Kiedy 29 sierpnia armia turecka przybyła na wzgórze, które graniczy z równiną Mahacza od południa, mogli wyraźnie zobaczyć Węgrów poniżej, w dwóch kolumnach, gotowych do bitwy. Pál Tomori planował zaatakować i zniszczyć Turków, schodzących ze wzgórza w rozsypce, jeden po drugim, aby uniknąć konieczności stawienia czoła całej armii tureckiej, która była dużo większa. Tureccy żołnierze rzeczywiście mieli trudności z przejściem przez niesprzyjający teren, więc sułtan postanowił odroczyć bitwę i wydał rozkaz wrócić do obozu.

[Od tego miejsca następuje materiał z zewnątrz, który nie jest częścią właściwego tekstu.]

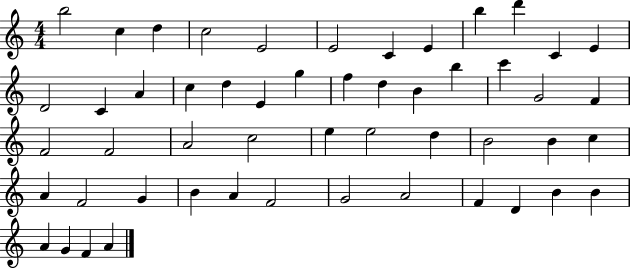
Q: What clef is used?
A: treble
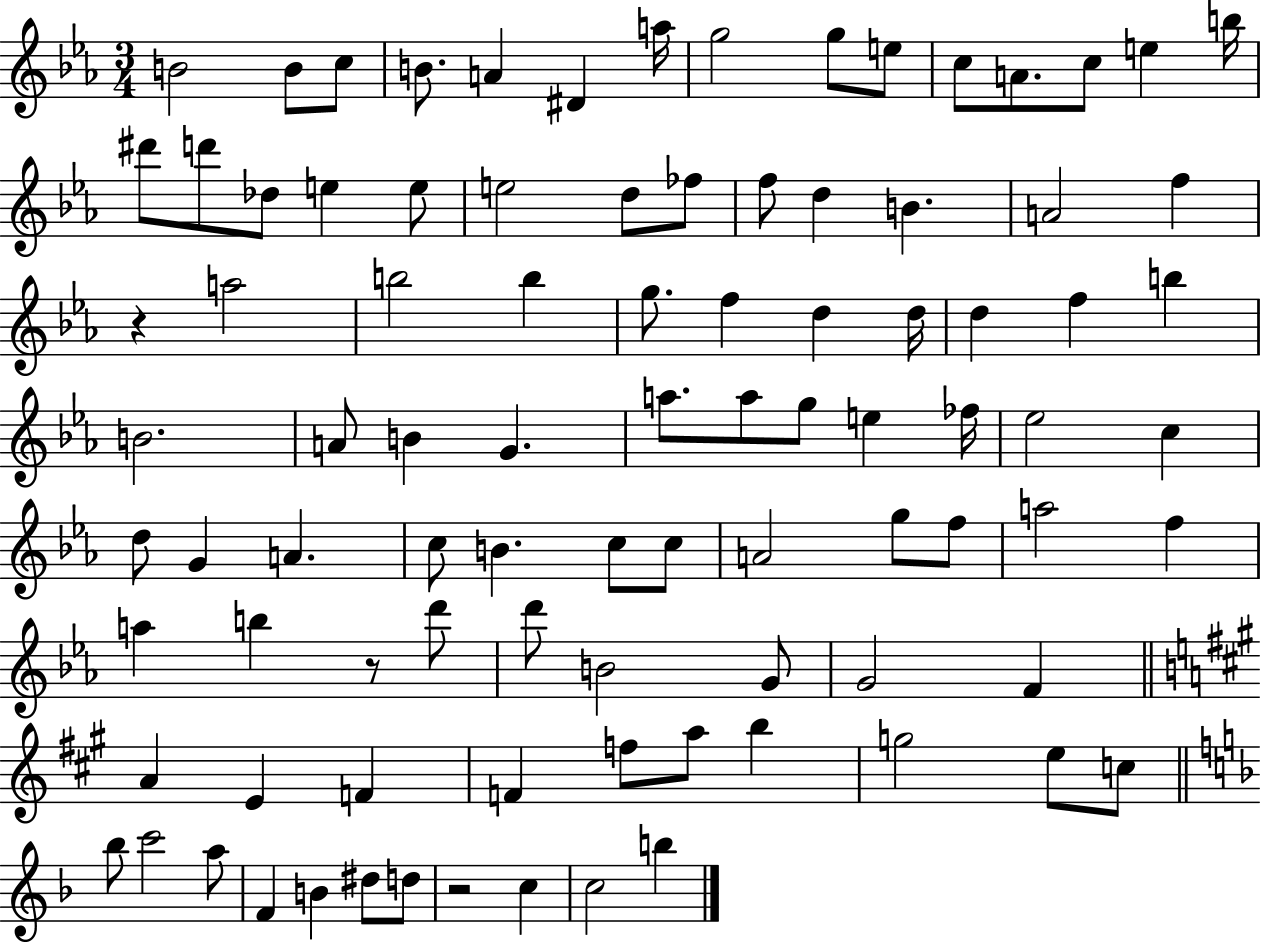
X:1
T:Untitled
M:3/4
L:1/4
K:Eb
B2 B/2 c/2 B/2 A ^D a/4 g2 g/2 e/2 c/2 A/2 c/2 e b/4 ^d'/2 d'/2 _d/2 e e/2 e2 d/2 _f/2 f/2 d B A2 f z a2 b2 b g/2 f d d/4 d f b B2 A/2 B G a/2 a/2 g/2 e _f/4 _e2 c d/2 G A c/2 B c/2 c/2 A2 g/2 f/2 a2 f a b z/2 d'/2 d'/2 B2 G/2 G2 F A E F F f/2 a/2 b g2 e/2 c/2 _b/2 c'2 a/2 F B ^d/2 d/2 z2 c c2 b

Jednak po godzinie trzeciej po południu, gdy armia Rumelii na przedzie wciąż schodziła ze zbocza, Tomori rozpoczął atak. Kawaleria z prawej flanki, prowadzona przez chorwackiego bana Batthyány'ego Ferenca, rozbiła rumelijskie szeregi. Nie udało im się jednak przebić przez tureckie stanowiska strzeleckie i janczarów, którzy powoli gromadzili się za nimi, i skierowali się do odwrotu. Rozgrzany Tomori wysłał drugą kolumnę do ataku. W międzyczasie wojska anatolijskie dotarły na miejsce, a janczarzy zalali szeregi rozbitej armii węgierskiej morderczym ogniem strzelbowym. Zanim węgierska piechota znalazła się bliżej Turków, kawaleria w zasadzie przegrała walkę.

 

 

Węgrzy byli w całkowitym chaosie, dowództwo przestało działać, żołnierze walczyli o życie. W międzyczasie pozostała armia została oskrzydlona przez Akindżajów, którzy wdarli się do węgierskiego obozu i dokonali straszliwej masakry. Przed nadejściem wieczoru na polu bitwy leżało martwych co najmniej 15 000 żołnierzy węgierskiej armii. Poległo 28 magnatów, 7 księży, 10 000 żołnierzy z piechoty i 5 000 żołnierzy z kawalerii. Król również zaginął i, niegodnie pozostawiony, utonął w bagnach potoku Csele. Turcy pozostali w siodłach aż do północy, obawiając się kolejnego ataku Węgrów.

 

Székely Bertalan: A mohácsi csata

 

Dopiero wtedy Sulejman uwierzył, że Węgrzy nie mają już więcej żołnierzy, a kolejny 29 sierpnia przyniósł mu decydujące zwycięstwo nad królestwem Węgier. O znaczeniu, jakie przywiązywał do tego wydarzenia, świadczy znacznie późniejszy gest. W 1543 roku zajął Székesfehérvár (dawniej pol. Białogród Stołeczny), miasto koronacji i pochówku królów węgierskich, wśród wielu innych zamków. Podczas pierwszej muzułmańskiej ceremonii odwiedził królewskie grobowce i w zaskakującym geście nakazał położyć ozdobną jedwabną chustę na grobie swojego pokonanego przeciwnika pod Mohaczem, Ludwika II. Tak jak w Belgradzie (węg.: Nándorfehérvár), podarował pozostałym obrońcom zamku kaftany, tak w Szákesfehérvár, podarowując jedwabną chustę, chciał dać do zrozumienia, że odniósł chwalebne zwycięstwo nad nie byle kim.